Reproduce only the lines from the one containing "Which element among" through the one containing "7.15 metres", both included, with "camera" replaced by "viewer". Leave everything else unchanged.

-- start AVAILABLE DATA --

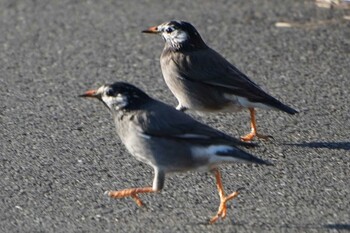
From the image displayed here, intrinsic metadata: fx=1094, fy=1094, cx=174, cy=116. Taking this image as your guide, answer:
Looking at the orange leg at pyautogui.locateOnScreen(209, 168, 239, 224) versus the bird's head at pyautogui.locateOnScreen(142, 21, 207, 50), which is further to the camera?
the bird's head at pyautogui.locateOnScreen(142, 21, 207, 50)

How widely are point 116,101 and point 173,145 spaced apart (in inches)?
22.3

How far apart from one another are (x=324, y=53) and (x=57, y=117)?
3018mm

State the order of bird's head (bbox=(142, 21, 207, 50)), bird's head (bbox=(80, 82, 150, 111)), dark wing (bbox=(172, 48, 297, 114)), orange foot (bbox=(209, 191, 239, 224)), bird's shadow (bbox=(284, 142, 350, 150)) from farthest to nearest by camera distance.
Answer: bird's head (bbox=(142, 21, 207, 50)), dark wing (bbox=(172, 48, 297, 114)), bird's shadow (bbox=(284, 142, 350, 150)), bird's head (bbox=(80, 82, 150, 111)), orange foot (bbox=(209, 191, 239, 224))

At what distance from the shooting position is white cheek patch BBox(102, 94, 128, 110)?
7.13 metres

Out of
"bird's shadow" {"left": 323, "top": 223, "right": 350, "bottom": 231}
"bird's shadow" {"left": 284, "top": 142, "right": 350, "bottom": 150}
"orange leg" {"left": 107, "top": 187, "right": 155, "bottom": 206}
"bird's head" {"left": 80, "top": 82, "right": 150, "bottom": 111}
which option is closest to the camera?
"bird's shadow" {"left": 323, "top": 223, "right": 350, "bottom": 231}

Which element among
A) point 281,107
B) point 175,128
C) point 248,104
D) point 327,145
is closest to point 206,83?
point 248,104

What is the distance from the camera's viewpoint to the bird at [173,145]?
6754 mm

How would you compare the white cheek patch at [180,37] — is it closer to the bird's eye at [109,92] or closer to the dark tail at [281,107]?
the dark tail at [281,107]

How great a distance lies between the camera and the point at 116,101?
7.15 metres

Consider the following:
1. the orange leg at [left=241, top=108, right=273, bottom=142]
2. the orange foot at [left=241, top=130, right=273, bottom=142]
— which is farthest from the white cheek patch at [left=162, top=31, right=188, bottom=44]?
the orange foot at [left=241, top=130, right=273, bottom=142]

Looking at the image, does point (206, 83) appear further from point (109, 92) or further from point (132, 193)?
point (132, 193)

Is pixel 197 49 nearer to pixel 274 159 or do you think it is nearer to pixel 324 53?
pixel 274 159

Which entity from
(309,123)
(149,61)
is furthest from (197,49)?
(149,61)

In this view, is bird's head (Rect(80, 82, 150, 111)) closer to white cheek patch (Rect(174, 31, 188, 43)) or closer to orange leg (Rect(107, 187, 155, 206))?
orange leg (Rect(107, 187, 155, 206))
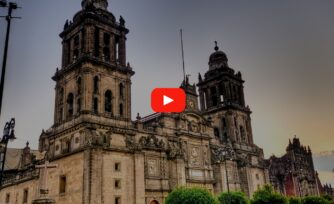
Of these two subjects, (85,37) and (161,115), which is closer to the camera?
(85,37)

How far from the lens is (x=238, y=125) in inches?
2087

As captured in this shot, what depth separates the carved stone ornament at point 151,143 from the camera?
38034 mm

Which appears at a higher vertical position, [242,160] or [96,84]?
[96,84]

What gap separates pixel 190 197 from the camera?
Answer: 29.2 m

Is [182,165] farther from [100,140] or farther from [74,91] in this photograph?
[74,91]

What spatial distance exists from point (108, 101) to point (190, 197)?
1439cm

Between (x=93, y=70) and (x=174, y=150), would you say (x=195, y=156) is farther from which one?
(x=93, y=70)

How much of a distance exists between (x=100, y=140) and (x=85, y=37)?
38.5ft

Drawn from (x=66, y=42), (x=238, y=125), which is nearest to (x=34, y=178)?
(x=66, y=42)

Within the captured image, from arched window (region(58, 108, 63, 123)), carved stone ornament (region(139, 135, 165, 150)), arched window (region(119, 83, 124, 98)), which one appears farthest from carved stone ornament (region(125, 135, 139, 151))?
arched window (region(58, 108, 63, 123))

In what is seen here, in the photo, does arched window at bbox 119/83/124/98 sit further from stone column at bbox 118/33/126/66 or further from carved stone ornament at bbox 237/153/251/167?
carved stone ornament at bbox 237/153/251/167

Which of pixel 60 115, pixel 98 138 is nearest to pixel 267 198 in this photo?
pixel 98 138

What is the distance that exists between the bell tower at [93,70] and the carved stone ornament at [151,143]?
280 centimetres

-- end AVAILABLE DATA --
-- start AVAILABLE DATA --

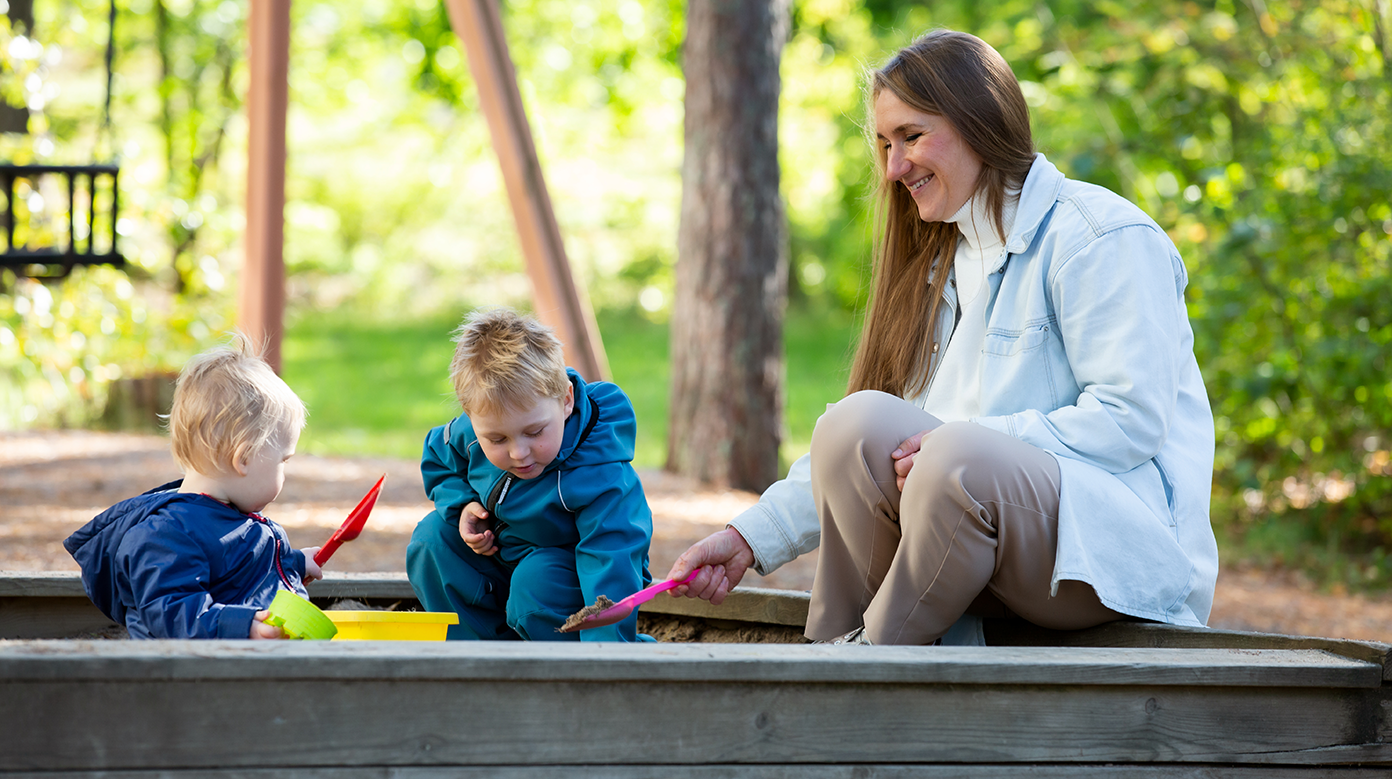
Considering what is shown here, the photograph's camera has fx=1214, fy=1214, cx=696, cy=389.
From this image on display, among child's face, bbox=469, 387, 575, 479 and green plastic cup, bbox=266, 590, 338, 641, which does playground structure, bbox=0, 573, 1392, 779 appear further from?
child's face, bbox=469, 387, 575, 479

-- end AVAILABLE DATA --

> **TASK RESPONSE**
Which element among
A) point 281,107
B) point 175,128
C) point 248,104
D) point 327,145
is closest to point 206,83?
point 248,104

What is the distance from the viewer's viewpoint to the bird at [173,145]?
6754 mm

How would you compare the white cheek patch at [180,37] — is it closer to the bird's eye at [109,92] or closer to the dark tail at [281,107]?
the dark tail at [281,107]

How great a distance lies between the viewer and the point at 116,101?
7.15 metres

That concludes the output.